Genervt hat sie in diesem Jahr vielmehr der Sand am Boden: "Man sackt ständig ein". Als nach 50 Kilometern ein Sturm aufkam und den Sand vom Boden durch die Luft wirbelte, habe sich Havers "paniert" gefühlt. Durch den Schweiß habe sich einfach alles im Gesicht festgeklebt, "das war schon heftig", sagt sie. "Ich habe mir den Wind als einen Gegner beim Boxen vorgestellt", sagt Havers, "und mich durchgekämpft". Unterwegs habe sie sich immer wieder ein Mantra zugesprochen: "leicht, leicht, federleicht", verrät sie.
Neben dem Sandsturm wurde Havers auch durch eine wilde Kamelherde ausgebremst, der sie unterwegs begegnet ist. "Das hat mich verunsichert, da habe ich lieber einen Bogen drumherum gemacht." Für brenzlige Situationen mussten alle Teilnehmer, die größtenteils auf sich alleine gestellt sind, während des Laufs eine Trillerpfeife mit sich tragen – um bei Gefahr auf sich aufmerksam machen zu können.
"Es war überwältigend"
Die Trillerpfeife war fest am Rucksack verankert. Auch dieser gehört zur Ausrüstung der Teilnehmer. Neben Trillerpfeife schleppen sie auch eine Rettungsdecke für Notfälle mit, sowie eine Gesichtsmaske, die sie nach geltenden Corona-Regeln am Start und im Ziel tragen mussten. Und außerdem im Rucksack dabei: jede Menge Snacks für unterwegs wie Riegel und Nüsse, sowie ein Vorrat an Wasser. Verpflegungsstationen, um die Wasserflaschen nachzufüllen, habe es alle 15 bis 20 Kilometer gegeben, erzählt Havers. Manche Teilnehmer nutzten diese Punkte, um "auch ein bisschen zu chillen". Doch Havers sei immer schnell weitergelaufen, um keine Zeit zu verlieren.

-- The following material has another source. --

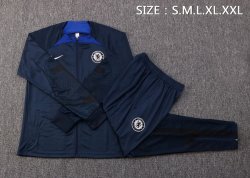 Giacca Chelsea 2023 Blu Giacca Chelsea 2023 Blu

Der Verzicht auf lange Pausen auf der Strecke hat sich für die Hamburgerin ausgezahlt: Sie kam als erste Frau ins Ziel, nachdem sie sich lange mit der "Zweitplatzierten gebattlet hatte". Zu gewinnen "war überwältigend", sagt Havers.
"Ich war schon so oft Zweite und wollte diesmal unbedingt vorne sein." Ihre Zielzeit aus dem Vorjahr hat sie dabei um eine Stunde verbessert. "Das macht mich stolz", sagt Havers. Vor lauter Freude habe sie sogar fast vergessen, im Ziel Corona-konform einen Mund-Nasen-Schutz überzuziehen. Aber nach einem halben Tag in der Einsamkeit der Wüste kann man die Corona-Pandemie wohl auch für einen Moment vergessen.